_REQUIRED ACTION A:_
Rewrite the conference report starting at the words "The many funny" and stopping after "off the street.", with "pointing device" changed to "selection device".
_REQUIRED ACTION B:_
According to the conference report, where was the full Videoplace system installed during the conference?

_PROVIDED PASSAGE:_
:::

The painting was cleared by spreading all fingers. Some of these gestures seemed very natural, including the clearing gesture. Gestures in other applications were not that obvious but still frequently very nice, such as having a straight line appear between two fingertips in a CAD-system. One problem they had in developing their gestural language was in parsing hand movements to determine when you just want to move your hand to another part of the screen and when you want to issue a command. In general, there seemed not to be much consistency in the interaction techniques used in the different parts of the system with the exception of the technique of reaching to the upper right corner of the screen to pull out the main menu.
Videodesk is really a special version of the older Videoplace system where the computer is an entire room which you enter to use your body as input device. As such, Videodesk was yet another example of the evolutionary trend at this CHI. The full Videoplace system was not available for the conference as it was installed as part of a large exhibit on Computers and Art at the IBM Building in New York. This was a very interesting exhibition which I had seen by accident before coming to Washington: I had originally jumped on the M2 bus to go uptown to the Metropolitan Museum when I looked out the window and saw a poster at the IBM Building for their special exhibition. Yet another advantage of not using a constrained "transport interface" like the subway: You can change your mind.
All these mouse movements on the video were shown coordinated with An der schönen, blauen Donau as soundtrack. If I should pick a piece of music for my own use of the mouse, it might be C Jam Blues because of the many double-clicks inherent in the overloading of functionality in my single-mouse system.
The many funny episodes and the dainty sound track in the waltzing mouse video may detract somewhat from the very real underlying problem of learning how to use a mouse: One just has to acknowledge that the mouse is not a very intuitive input device. Recently I had occasion to advice someone on the design of a simple, user-driven information system for museums and I had to convince them that they could not just use a mouse as a pointing device for people coming in off the street.

:::

_GIVEN DATA:_
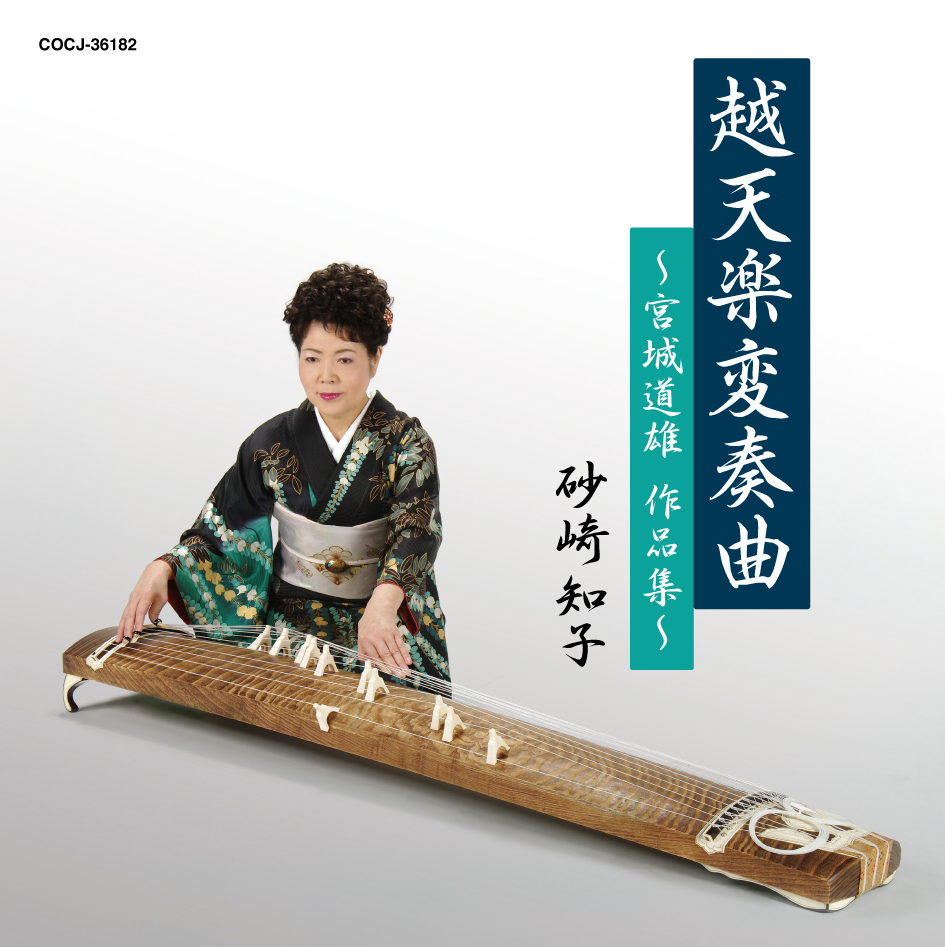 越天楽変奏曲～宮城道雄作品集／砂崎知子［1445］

:::

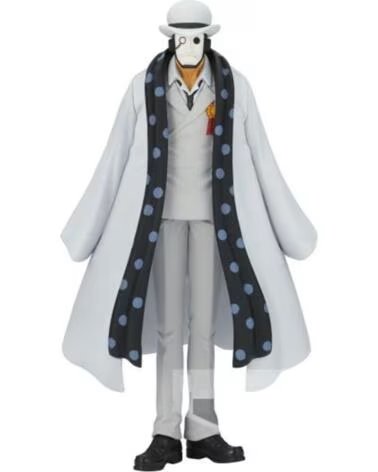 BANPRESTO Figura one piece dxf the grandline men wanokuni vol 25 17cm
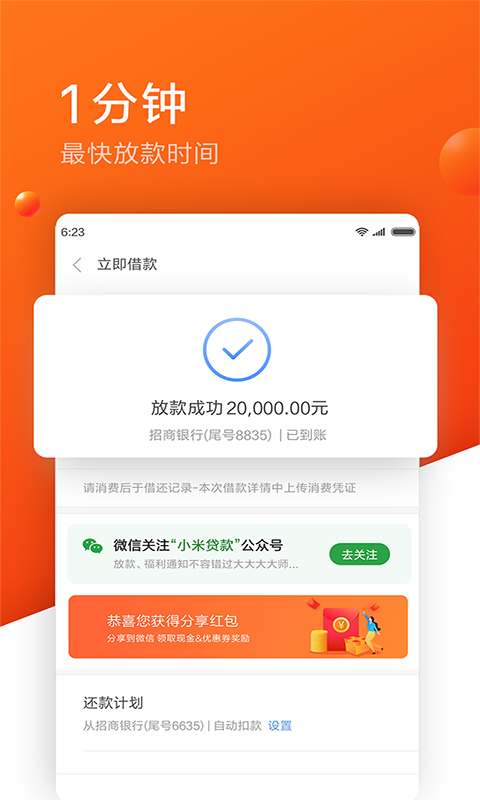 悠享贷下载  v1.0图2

:::

_YOUR SOLUTION A:_
The many funny episodes and the dainty sound track in the waltzing mouse video may detract somewhat from the very real underlying problem of learning how to use a mouse: One just has to acknowledge that the mouse is not a very intuitive input device. Recently I had occasion to advice someone on the design of a simple, user-driven information system for museums and I had to convince them that they could not just use a mouse as a selection device for people coming in off the street.

_YOUR SOLUTION B:_
It was part of a large exhibit on Computers and Art at the IBM Building in New York.